TRIGGER POINTS CAUSES

TRIGGER POINTS

A myofascial trigger point is defined as a hyperirritable point in skeletal muscle, which is associated with a tender, palpable lump in a narrow fascia. When compressed, a MTrP can lead to characteristic referred pain, hypersensitivity, motor dysfunction, and autonomic phenomena. MTrPs have been described as active or latent. Active MTrPs are associated with complaints of spontaneous pain, while latent MTrPs are clinically inactive and painful only when palpated or stung. Another feature of MTrPs is the local contraction response (LTR), which is a sudden contraction of muscle fibers within a tight fascia caused by a click on palpation or insertion of a needle into the MRP. The minimum criterion for identifying an active MTrP is an exquisite point on palpation of a lump in a taut band which, when properly palpated, causes the patient to recognize the pain in progress. A latent MTrP, due to its lack of relationship to spontaneous pain, is defined as an exquisite point on palpation of a lump in a narrow band.

The "X" indicates only potential MTrP positions and should be considered as a general guide. Accurate palpation, using the recommended criteria, is key to identifying the MTrP in a single muscle, and the examiner must realize that each muscle can have multiple MTrPs. MTrPs often don't rely on their own derivation models. MTrPs will generally refer distally, meaning that often the muscle responsible for the pain will be proximal to the pain pattern. MTrPs were described in the 16th century by the French physician Guillaume de Baillou (1538-1616), who used the term muscular rheumatism to describe what is now recognized as myofascial pain. Many other doctors have described trigger points; however, Travell and Simons are considered authoritative sources. Travell (1901-1997) initially trained in cardiology and later became interested in pain related to palpation of narrow bands in skeletal muscles. As a side note, she Travell became Presidents Kennedy and Johnson's personal physician and was the first female physician in the White House. Later in her career, she collaborated with Dr. David Simons (1922-2010), a physiatrist, and they were co-authors of widely distributed trigger point manuals.
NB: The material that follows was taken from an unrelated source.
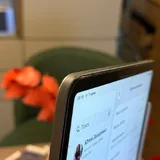 iPad Pro 11 2gen 128 GB 5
Many other important textbooks on myofascial pain and MTrP have been published.

The prevalence of myofascial pain has been reported in various populations, but the prevalence in the general population is unknown. Researchers reported that between 84% and 93% of patients in pain management centers had myofascial pain. 30% of patients presenting with pain in a primary care general medical clinic had myofascial pain, making myofascial pain the largest diagnostic pain group. Additionally, patients with upper body pain were more likely to have myofascial pain than pain localized elsewhere. In elderly people with low back pain, MTrP was identified in 96% of symptomatic subjects compared with 10% of controls. MTrP was identified in 93.9% of migraine patients compared with 29% of control subjects. Myofascial pain has been described by various clinical specialties in selected patient groups. Regarding the shoulder, it was reported that patients with a medically diagnosed rotator cuff tendinopathy (n = 58) lasting greater than 6 weeks and less than 18 months had MTrP in the supraspinatus (88%), infraspinatus (62 %), minor round muscles (20.7%) and subscapularis (5.2%). Shoulder impingement patients had more MTrPs active in the supraspinatus (67%), infraspinatus (42%), and subscapularis (42%) than normal control subjects. Patients demonstrated generalized hypersensitivity to pressure and the presence of active MTrP which, on examination, could reproduce recognized pain. A study of patients with chronic non-traumatic unilateral shoulder pain (n = 72), conducted in a Dutch physiotherapy clinic, identified active MTrP in all subjects with the following prevalence: infraspinatus (78%); upper trapezius (58%); medium trapezius (43%); anterior, middle and posterior delts (47%, 50%, 44%, respectively); and teres minor (47%). Brukner and Khan considered MTrPs to be among the most common causes of shoulder pain from a sports medicine perspective and recommended evaluating MTrPs in a clinical setting.